Through the Looking Glass Children's Book Reviews

Ten Miles Past Normal

Ten Miles Past Normal

Frances O'Roark Dowell
Fiction
For ages 12 and up
Simon and Schuster, 2011   ISBN: 978-1416995852

When Janie was nine, she suggested to her parents that they should live on a farm instead of in town. She thought it would be great to have some goats and chickens. To her amazement, Janie’s parents agreed to this idea and soon after the family moved to a “mini farm” outside town. While she was in elementary and middle school, living on a farm was great, but now that she is in high school, Janie wishes more than anything that she could live a “normal life” like the one her friend Sarah has.

On two separate occasions Janie’s “Farm World” life has given her grief at school. The first time she walked around with a piece of hay in her hair for hours before anyone told her it was there, and the second time she went to school with extremely odiferous goat poo on her shoe. Both incidents made the other students laugh at her, and they made uncomplimentary comments about her farm girl life. Now Janie wants to blend in as much as possible, and she tries to be as inconspicuous as she can. She spends the lunch break in the library, she has made no new friends, and - not surprisingly - she hates high school.

Then, things start to change. Janie and her best friend Sarah are very attracted to a boy called Jeremy, Fitch who plays in the Jam Band. Wanting to have the opportunity to talk to him, Sarah tells Jeremy that she might be interested in playing the bass guitar in the Jam Band. She even volunteers Janie as a potential singer. Jeremy takes the girls up on their insincere offer, and his friend Monster (yes that is his real name) lets Sarah try one of his bass guitars. It is soon clear that the bass is just too big for Sarah to manage. Janie agrees to try it and almost from the first moment, she loves the instrument.
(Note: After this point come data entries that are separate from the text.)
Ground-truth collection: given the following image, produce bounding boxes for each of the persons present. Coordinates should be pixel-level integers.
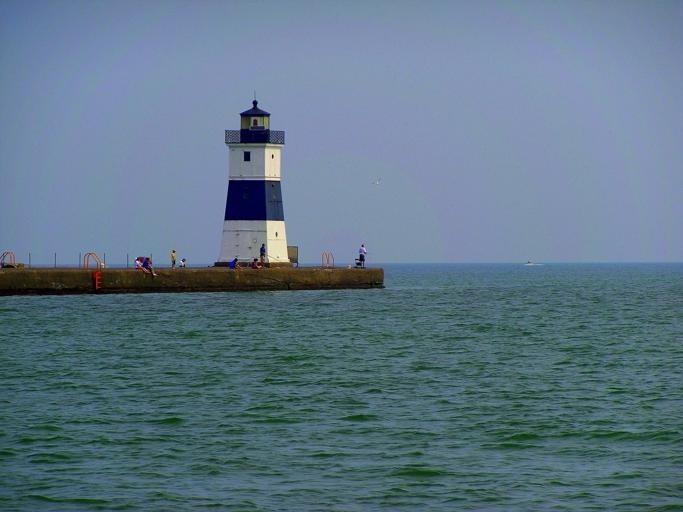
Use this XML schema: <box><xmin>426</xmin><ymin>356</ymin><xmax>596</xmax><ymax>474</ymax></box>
<box><xmin>359</xmin><ymin>244</ymin><xmax>366</xmax><ymax>268</ymax></box>
<box><xmin>135</xmin><ymin>256</ymin><xmax>151</xmax><ymax>274</ymax></box>
<box><xmin>252</xmin><ymin>259</ymin><xmax>262</xmax><ymax>269</ymax></box>
<box><xmin>259</xmin><ymin>243</ymin><xmax>265</xmax><ymax>268</ymax></box>
<box><xmin>143</xmin><ymin>258</ymin><xmax>159</xmax><ymax>277</ymax></box>
<box><xmin>179</xmin><ymin>259</ymin><xmax>185</xmax><ymax>269</ymax></box>
<box><xmin>230</xmin><ymin>258</ymin><xmax>240</xmax><ymax>268</ymax></box>
<box><xmin>171</xmin><ymin>250</ymin><xmax>176</xmax><ymax>270</ymax></box>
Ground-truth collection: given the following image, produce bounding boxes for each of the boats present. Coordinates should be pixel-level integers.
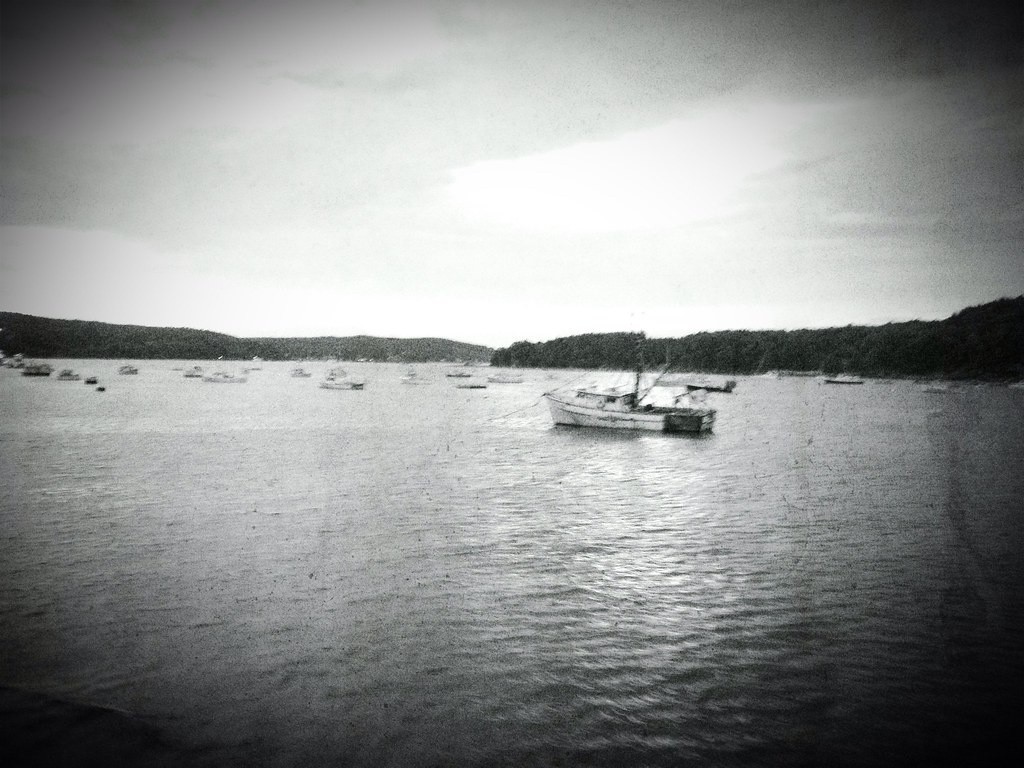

Soon Janie is playing with the Jam Band on Friday afternoons. She also befriends Verbena, another lost girl who hangs out in the library. Then Janie and Sarah decide to do a class project about a local woman who created a school during the 1950s. The school helped African-Americans to learn how to read and write so they could vote. The girls meet several of the people who were involved with the school, and Sarah’s big sister Emma becomes involved in the project. Janie has known Emma for years and she has always liked the “wild” girl who has her own style. Now, as they learn about the Freedom School and the people who built it, Janie finds out that Emma is not the person she thought she was. Not at all.

In this funny, poignant and truly delightful novel, the author explores the idea that perhaps being “normal” is not all it is cracked up to be. It is easy to understand why Janie wants to just fit in with the mainstream, but thankfully things don’t work out that way. Instead, she finds herself taking a different path altogether, a path that leads her to new friends, old friends, and memorable adventures.